В лучах прожекторов вновь возникает угловатая глыба реголита, воткнувшаяся под грузовое кольцо остова. В ней наверняка добрых пятьдесят метров. На ее «верхней» прямоугольной плоскости кто-то нарисовал концентрические круги, будто на мишени – но странно неровные на и без того неровной, шершавой поверхности, словно начерченные на ощупь.

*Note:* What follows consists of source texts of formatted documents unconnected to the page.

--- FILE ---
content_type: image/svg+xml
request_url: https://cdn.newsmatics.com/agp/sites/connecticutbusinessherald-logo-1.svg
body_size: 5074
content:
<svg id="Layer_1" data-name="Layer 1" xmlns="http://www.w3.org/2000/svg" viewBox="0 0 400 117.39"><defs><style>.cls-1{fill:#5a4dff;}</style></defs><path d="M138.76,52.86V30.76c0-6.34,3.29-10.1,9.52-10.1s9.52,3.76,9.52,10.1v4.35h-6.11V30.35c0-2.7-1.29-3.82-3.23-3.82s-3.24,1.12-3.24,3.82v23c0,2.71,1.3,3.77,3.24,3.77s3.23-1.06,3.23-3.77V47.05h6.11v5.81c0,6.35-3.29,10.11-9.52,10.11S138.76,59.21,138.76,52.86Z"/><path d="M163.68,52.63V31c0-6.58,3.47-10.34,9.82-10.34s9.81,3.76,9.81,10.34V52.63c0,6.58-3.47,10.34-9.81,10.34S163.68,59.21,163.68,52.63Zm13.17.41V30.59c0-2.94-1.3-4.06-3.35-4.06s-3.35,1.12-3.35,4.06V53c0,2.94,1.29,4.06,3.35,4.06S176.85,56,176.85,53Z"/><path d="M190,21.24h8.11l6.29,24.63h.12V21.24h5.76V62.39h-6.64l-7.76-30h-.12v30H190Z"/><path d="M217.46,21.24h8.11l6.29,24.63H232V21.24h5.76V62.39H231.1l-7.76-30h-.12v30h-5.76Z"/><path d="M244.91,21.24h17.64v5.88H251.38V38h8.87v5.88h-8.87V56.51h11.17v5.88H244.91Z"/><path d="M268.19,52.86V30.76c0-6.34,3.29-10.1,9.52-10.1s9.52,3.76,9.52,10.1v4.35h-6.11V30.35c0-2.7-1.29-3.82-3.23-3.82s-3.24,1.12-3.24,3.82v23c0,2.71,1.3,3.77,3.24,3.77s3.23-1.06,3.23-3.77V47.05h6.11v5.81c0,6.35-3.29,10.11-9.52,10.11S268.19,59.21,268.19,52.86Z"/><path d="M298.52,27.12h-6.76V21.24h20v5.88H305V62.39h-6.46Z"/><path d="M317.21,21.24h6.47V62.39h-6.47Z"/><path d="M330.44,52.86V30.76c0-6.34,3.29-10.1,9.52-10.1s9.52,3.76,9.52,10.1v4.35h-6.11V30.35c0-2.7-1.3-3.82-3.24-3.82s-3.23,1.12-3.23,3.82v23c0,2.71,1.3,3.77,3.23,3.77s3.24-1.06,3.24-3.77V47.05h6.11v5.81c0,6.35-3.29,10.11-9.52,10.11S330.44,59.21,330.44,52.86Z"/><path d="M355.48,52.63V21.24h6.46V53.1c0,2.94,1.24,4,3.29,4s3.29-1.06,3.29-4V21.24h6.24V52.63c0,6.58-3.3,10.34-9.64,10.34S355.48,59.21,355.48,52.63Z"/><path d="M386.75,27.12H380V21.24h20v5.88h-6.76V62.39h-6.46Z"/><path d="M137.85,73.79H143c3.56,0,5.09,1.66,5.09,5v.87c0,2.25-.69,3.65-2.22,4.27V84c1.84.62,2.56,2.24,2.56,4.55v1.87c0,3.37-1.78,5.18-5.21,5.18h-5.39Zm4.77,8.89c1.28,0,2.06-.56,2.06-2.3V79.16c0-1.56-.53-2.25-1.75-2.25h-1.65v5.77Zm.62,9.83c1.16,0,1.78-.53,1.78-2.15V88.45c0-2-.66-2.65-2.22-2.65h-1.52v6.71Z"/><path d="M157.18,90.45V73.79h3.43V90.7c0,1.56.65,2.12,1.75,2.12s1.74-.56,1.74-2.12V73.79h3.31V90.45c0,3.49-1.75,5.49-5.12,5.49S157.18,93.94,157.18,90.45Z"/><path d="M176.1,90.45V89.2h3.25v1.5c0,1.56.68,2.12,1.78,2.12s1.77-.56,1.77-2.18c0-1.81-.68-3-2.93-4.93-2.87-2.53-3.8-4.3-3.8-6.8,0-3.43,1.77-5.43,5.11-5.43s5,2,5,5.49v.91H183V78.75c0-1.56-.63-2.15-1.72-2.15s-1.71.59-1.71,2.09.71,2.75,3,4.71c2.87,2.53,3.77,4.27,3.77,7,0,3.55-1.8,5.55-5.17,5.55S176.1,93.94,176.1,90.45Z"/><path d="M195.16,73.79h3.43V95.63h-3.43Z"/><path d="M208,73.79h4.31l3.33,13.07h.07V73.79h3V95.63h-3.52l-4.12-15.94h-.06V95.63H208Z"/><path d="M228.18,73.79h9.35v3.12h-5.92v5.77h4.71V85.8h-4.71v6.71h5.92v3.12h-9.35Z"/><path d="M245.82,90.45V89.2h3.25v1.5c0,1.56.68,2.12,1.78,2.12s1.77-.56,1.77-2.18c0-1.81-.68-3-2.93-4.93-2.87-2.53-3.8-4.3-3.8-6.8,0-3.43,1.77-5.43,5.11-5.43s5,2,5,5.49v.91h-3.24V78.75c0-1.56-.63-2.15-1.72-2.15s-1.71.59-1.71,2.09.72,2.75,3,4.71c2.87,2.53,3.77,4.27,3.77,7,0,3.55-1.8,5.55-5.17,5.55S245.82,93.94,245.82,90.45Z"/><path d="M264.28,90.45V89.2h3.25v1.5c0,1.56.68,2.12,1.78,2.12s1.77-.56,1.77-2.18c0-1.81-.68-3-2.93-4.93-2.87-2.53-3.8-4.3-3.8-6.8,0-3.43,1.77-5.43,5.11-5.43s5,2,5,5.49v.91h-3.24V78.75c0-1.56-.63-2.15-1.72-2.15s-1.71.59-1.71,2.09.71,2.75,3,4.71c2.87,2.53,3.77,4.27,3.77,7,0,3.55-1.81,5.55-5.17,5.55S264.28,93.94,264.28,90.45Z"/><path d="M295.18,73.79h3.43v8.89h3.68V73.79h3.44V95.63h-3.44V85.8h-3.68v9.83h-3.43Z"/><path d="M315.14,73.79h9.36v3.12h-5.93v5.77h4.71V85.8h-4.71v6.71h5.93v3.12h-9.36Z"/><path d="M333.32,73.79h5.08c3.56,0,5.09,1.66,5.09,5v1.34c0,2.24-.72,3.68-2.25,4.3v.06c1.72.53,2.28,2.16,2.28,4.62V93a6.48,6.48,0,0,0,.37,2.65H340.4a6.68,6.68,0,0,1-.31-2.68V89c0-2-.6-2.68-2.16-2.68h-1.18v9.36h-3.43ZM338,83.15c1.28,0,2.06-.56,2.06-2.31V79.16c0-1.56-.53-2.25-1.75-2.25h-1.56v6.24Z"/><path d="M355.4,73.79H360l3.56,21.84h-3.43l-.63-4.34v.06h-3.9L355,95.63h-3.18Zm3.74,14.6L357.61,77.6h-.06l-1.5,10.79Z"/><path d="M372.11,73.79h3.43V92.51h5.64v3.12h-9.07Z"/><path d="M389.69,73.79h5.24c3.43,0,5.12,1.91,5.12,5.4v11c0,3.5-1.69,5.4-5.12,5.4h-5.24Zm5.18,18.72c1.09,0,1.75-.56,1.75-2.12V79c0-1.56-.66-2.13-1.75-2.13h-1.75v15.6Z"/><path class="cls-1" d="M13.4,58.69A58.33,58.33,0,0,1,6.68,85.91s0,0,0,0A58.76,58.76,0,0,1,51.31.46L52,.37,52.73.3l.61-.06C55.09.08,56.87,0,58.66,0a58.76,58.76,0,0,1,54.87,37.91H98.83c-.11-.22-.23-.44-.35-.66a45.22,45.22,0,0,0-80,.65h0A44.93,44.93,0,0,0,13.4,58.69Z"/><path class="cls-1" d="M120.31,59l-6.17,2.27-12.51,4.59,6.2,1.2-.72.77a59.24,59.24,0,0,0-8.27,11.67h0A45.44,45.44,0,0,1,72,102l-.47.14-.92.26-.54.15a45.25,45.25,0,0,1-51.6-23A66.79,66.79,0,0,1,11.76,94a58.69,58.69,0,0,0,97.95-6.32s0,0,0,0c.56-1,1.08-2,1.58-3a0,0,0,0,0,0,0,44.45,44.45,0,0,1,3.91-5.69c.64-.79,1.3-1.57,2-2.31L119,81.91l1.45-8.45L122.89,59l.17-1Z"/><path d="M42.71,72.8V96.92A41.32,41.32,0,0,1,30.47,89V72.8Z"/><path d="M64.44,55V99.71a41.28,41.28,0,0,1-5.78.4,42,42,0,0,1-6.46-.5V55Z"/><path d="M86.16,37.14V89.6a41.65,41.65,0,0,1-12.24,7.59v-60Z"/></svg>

С тех пор как мы припарковали «Бегемот», мы передаем вызов по радио. Такова процедура – но главным образом для того, чтобы случайно не наткнуться на других тайных гостей Астроманта. Мы не обнаружили поблизости ни одного корабля, что, однако, ни о чем не говорит: достаточно затемнить и выстудить космолет, и его невозможно будет различить среди тысяч мелких и крупных камней, миллионы лет путешествующих по этой орбите. Навигатор был прав: даже припарковавшись случайно именно там, где это сделали мы, мы могли бы не заметить Астроманта. Впрочем, незачем даже затемнять – достаточно оставаться в электромагнитной тени другой скалы. Тем не менее все мы согласились с тем, что Астромант во время солнечной бури будет принадлежать только нам – ибо только самоубийцы стали бы орудовать тут без защиты.
Я расстегиваю аварийную защелку и выбираюсь из упряжи. Отталкиваюсь от стены, миную пилотское кресло. Радист поворачивает ко мне шлем.
Показываю на маленькую панель внешней диагностики. У «жемчужины» нет на броне каких-либо утонченных датчиков, проектировщики исходили из того, что они сгорят первыми. Выпрямленным указательным пальцем – и без того абсурдно большим в перчатке скафандра – тычу в грубые кнопки. На черно-белом дисплее скачут угловатые циферки.
– Доктор – Радисту: перемести нас в солнечную тень.
Радист кивает.
– (шум) Капитан: что вы там замышляете?
– Доктор: секунду.
Радист дает мини-импульс на коррекционный. Меня швыряет о стену. Я забыл, что отстегнулся. К счастью, толчок был довольно слабым. Я сглатываю слюну. Прикусил язык.
Возвращаюсь к панели диагностики.
– (шум) Капитан: я не давал согласия на выход из строя. Радист, Доктор!